The Etymology Dictionary lists the heritage of English words, for example:
Cabin: 1549, from M.Fr. cabinet "small room," dim. of O.Fr. cabane "cabin" (see cabin); perhaps infl. by It. gabbinetto, dim. of gabbia, from L. cavea "stall, stoop, cage." Sense of "private room where advisors meet" (1607) led to modern political meaning (1644).
That is, the ancestry of 'Cabin' can be traced back through Middle French, Old French, Italian and Latin. Similarly, the word 'Tower' also comes from Latin, but via Old English. Crawling the website, the relationships for about 5000 words were processed. I used hypergraph to display them in an interactive hyperbolic graph. You can play about with it below, or visit here. Click and drag portions of the graph on the edges closer to the middle to explore.
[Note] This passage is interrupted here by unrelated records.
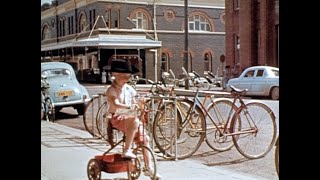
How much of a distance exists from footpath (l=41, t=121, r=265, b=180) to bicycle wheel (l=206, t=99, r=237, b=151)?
178 mm

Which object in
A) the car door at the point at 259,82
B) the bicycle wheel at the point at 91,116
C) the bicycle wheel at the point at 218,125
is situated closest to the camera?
the car door at the point at 259,82

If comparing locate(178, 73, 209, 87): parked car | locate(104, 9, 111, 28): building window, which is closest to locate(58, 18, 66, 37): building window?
locate(104, 9, 111, 28): building window

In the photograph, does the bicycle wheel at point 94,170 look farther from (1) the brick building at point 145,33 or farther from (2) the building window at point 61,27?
(2) the building window at point 61,27

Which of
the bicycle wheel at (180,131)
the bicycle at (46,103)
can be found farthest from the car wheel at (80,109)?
the bicycle wheel at (180,131)

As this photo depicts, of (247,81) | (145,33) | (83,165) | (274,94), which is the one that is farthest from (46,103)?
(274,94)

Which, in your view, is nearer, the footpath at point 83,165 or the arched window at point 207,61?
the arched window at point 207,61

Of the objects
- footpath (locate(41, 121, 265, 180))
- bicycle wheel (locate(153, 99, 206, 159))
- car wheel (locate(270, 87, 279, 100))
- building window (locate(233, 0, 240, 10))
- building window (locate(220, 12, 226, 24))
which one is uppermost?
building window (locate(233, 0, 240, 10))

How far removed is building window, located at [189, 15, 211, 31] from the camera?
285 cm

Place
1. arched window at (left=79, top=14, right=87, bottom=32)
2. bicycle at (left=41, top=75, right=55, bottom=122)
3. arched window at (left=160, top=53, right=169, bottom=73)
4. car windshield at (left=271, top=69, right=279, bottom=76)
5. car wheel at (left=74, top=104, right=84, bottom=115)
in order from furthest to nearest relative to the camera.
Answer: car wheel at (left=74, top=104, right=84, bottom=115) < bicycle at (left=41, top=75, right=55, bottom=122) < arched window at (left=79, top=14, right=87, bottom=32) < arched window at (left=160, top=53, right=169, bottom=73) < car windshield at (left=271, top=69, right=279, bottom=76)

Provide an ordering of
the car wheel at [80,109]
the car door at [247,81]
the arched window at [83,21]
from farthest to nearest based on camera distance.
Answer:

For some reason, it starts off zoomed in on Latin, but there's a lot of detail to the right (see here for abbreviations).
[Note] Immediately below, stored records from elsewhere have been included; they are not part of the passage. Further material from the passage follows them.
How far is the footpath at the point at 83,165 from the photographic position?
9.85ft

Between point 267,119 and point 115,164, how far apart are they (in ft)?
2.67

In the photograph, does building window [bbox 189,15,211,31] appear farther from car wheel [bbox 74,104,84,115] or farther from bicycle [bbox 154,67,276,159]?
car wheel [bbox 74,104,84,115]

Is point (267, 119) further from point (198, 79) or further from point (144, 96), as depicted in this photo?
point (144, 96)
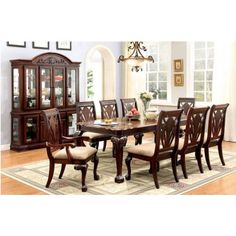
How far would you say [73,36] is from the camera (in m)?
1.02

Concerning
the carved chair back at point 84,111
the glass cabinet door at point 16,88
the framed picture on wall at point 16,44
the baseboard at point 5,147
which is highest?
the framed picture on wall at point 16,44

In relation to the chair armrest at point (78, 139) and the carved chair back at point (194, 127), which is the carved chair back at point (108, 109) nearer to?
the chair armrest at point (78, 139)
For ease of presentation, the graph is simplifed, with lineages of words between 'languages' first going through a language node. Also, Modern English words are not represented, but all contained within the 'Mod.Eng.' node.

Some bits of the graph are tree-like: Words with roots in Middle High German are only borrowed through (New High) German. However, in general, the graph is not tree-like at all. The lineages of English words have all sorts of routes through earlier languages. For example, words can come from Greek via German or French. And this is only for English words. Imagine etymological data from German and French was added.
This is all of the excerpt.